* [Passage provided]:
In December 2005, PSCo and other parties to the case reached a settlement resolving all outstanding issues.  On Jan. 19, 2006, the Colorado Public Utilities Commission approved the settlement agreement.  An order is expected in February 2006, and rates are expected to be effective in February 2006. The terms of the settlement include:

                  Natural gas revenue increase of $22 million;

                  Return on common equity of 10.5 percent;

                  Earnings over 10.5 percent return on common equity will be refunded back to customers;

                  Common equity ratio of 55.49 percent; and

                  Customer charges for the residential and commercial sales classes of $10 and $20 per month, respectively.

 

SPS Texas Retail Fuel Cost Reconciliation – Fuel and purchased energy costs are recovered in Texas through a fixed fuel and purchased energy recovery factor.  In May 2004, Southwestern Public Service Company (SPS) filed with the Public Utility Commission of Texas (PUCT) its periodic request for fuel and purchased power cost recovery for January 2002 through December 2003.  SPS requested approval of approximately $580 million of Texas-jurisdictional fuel and purchased power costs for the two-year period.  Intervenor testimony contained objections to SPS’ methodology for assigning average fuel costs to certain wholesale sales, among other things.  Recovery of $49 million to $86 million of the requested amount was contested by multiple intervenors.

 

8



 

In 2005, SPS entered into a non-unanimous stipulation with the PUCT staff and several of the intervenors.  The stipulation provided reasonable regulatory certainty for SPS on all key issues raised in this proceeding.  On Dec. 19, 2005, the PUCT issued an order approving the stipulation.  The stipulation reflects a liability of approximately $25 million, which was accrued in 2004.  An additional accrual of $4 million was recorded in 2005 to reflect the impact of the order through Dec. 31, 2005.

 

Note 5.  Corporate-Owned Life Insurance

 

Uncertain Tax Positions - In July 2005, the Financial Accounting Standards Board (FASB) issued an exposure draft on accounting for uncertain tax positions under Statement of Financial Accounting Standards No. 109, Accounting for Income Taxes.  As issued, the exposure draft would have been effective Dec. 31, 2005, and only tax benefits that meet the “probable” recognition threshold would be recognized or continue to be recognized on the effective date.  Initial de-recognition amounts would be reported as a cumulative effect of a change in accounting principle.

* [Provided entries]:
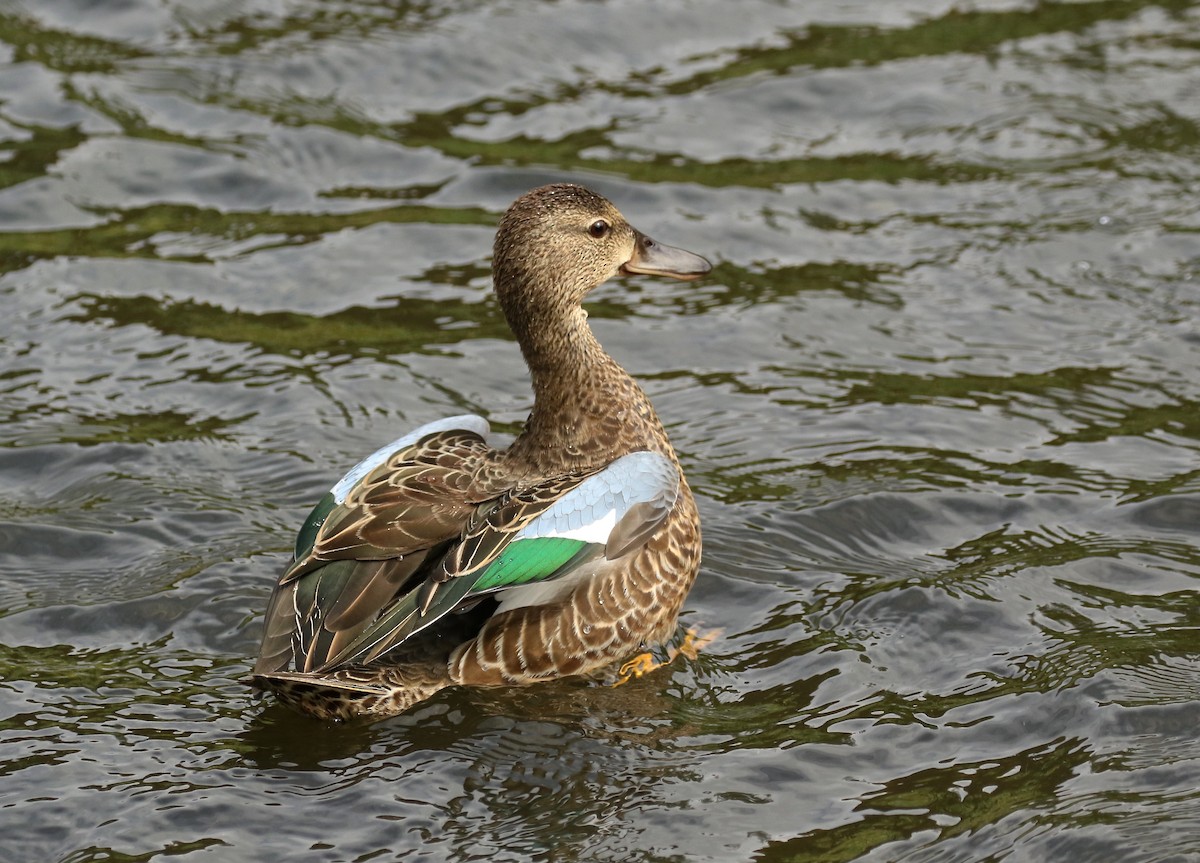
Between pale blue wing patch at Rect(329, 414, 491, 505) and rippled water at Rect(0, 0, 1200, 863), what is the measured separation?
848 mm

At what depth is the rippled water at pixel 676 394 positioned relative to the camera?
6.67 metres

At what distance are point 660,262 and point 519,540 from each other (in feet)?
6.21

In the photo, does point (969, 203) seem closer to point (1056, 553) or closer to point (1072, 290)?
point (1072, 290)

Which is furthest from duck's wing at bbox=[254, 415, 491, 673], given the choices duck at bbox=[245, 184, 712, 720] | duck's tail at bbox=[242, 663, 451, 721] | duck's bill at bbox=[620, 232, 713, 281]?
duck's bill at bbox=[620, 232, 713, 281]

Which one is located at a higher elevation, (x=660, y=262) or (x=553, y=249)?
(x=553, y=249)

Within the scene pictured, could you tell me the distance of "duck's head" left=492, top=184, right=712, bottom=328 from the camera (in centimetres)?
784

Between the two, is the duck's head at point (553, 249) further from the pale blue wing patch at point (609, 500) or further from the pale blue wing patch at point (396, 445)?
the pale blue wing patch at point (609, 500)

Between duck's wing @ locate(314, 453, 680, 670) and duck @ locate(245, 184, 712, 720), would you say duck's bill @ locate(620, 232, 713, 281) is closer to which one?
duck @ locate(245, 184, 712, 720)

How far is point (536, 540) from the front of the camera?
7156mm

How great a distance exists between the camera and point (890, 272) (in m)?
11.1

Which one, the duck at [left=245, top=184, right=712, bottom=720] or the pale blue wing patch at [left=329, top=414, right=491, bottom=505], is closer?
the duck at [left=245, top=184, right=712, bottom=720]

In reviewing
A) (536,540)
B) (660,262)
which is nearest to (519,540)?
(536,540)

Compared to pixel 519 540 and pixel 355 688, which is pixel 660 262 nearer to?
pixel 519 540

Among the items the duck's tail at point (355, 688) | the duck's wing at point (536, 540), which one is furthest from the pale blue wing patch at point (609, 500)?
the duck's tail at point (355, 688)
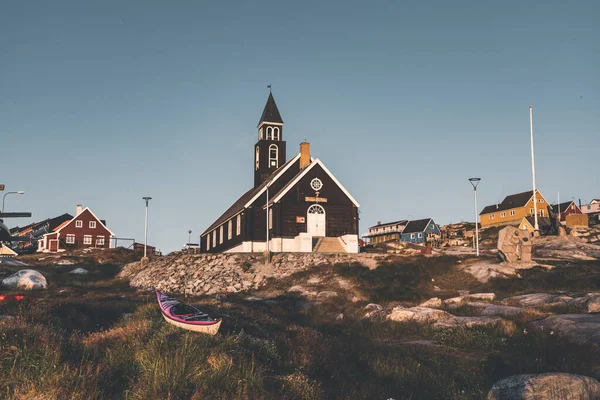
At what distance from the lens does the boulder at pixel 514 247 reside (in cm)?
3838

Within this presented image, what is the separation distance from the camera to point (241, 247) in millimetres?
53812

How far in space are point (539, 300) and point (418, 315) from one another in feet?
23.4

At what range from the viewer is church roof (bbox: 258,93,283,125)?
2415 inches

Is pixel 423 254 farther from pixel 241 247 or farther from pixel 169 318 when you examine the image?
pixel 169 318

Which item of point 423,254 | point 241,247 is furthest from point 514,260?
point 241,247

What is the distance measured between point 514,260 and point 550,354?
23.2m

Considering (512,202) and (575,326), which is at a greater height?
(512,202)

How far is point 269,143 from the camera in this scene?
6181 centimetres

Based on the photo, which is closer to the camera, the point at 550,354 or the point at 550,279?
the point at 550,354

* * *

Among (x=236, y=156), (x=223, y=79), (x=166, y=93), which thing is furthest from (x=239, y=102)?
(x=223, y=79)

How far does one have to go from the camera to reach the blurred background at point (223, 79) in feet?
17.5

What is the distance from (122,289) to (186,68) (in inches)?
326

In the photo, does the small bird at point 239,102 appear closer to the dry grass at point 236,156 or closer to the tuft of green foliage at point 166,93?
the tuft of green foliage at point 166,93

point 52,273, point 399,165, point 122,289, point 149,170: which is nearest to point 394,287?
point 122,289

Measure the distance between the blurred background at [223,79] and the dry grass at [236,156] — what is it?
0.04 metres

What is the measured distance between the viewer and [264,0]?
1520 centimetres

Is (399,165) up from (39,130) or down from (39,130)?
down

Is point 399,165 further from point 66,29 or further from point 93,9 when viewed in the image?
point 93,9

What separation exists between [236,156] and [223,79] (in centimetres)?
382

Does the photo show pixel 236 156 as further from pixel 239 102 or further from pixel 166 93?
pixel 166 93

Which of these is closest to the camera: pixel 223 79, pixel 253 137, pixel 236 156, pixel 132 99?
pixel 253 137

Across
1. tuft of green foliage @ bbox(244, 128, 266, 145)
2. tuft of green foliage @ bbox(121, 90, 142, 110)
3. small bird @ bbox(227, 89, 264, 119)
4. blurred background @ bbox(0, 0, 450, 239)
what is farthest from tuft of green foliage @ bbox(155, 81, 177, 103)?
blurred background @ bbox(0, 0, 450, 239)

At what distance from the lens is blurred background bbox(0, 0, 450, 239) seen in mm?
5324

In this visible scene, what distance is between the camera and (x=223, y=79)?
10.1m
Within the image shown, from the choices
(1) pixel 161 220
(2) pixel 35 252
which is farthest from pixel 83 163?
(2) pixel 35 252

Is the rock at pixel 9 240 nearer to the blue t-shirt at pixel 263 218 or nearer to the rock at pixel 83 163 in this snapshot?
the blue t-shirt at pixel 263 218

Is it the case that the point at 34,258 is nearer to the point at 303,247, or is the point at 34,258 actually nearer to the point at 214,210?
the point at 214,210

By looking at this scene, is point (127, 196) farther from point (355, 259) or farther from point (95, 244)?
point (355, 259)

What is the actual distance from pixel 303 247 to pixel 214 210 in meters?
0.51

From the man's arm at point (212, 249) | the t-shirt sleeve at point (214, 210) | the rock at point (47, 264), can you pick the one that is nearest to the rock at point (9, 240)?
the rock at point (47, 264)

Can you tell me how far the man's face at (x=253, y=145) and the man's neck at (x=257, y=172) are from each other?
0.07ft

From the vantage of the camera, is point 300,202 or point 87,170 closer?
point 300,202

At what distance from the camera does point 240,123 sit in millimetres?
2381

* [Instruction 1]:
Condense the paragraph in the utility rate passage above that begins "In 2005, SPS entered into" into a short bulleted list that keeps its main facts.
* [Instruction 2]:
Return every line of the records that contains the string "patch", treating uppercase and lowercase as different.

* [Written solution 1]:
- In 2005, SPS entered into a non-unanimous stipulation with the PUCT staff and several intervenors.
- The stipulation gave SPS reasonable regulatory certainty on all key issues in the proceeding.
- The PUCT approved the stipulation by order on Dec. 19, 2005.
- The stipulation reflects a liability of about $25 million, which was accrued in 2004.
- An additional $4 million was accrued in 2005 to reflect the order's impact through Dec. 31, 2005.

* [Written solution 2]:
Between pale blue wing patch at Rect(329, 414, 491, 505) and rippled water at Rect(0, 0, 1200, 863), what is the measured separation?
Between the two, is the duck's head at point (553, 249) further from the pale blue wing patch at point (609, 500) or further from the pale blue wing patch at point (396, 445)?
the pale blue wing patch at point (609, 500)
Which one, the duck at [left=245, top=184, right=712, bottom=720] or the pale blue wing patch at [left=329, top=414, right=491, bottom=505], is closer?
Among the items the duck's tail at point (355, 688) | the duck's wing at point (536, 540), which one is furthest from the pale blue wing patch at point (609, 500)?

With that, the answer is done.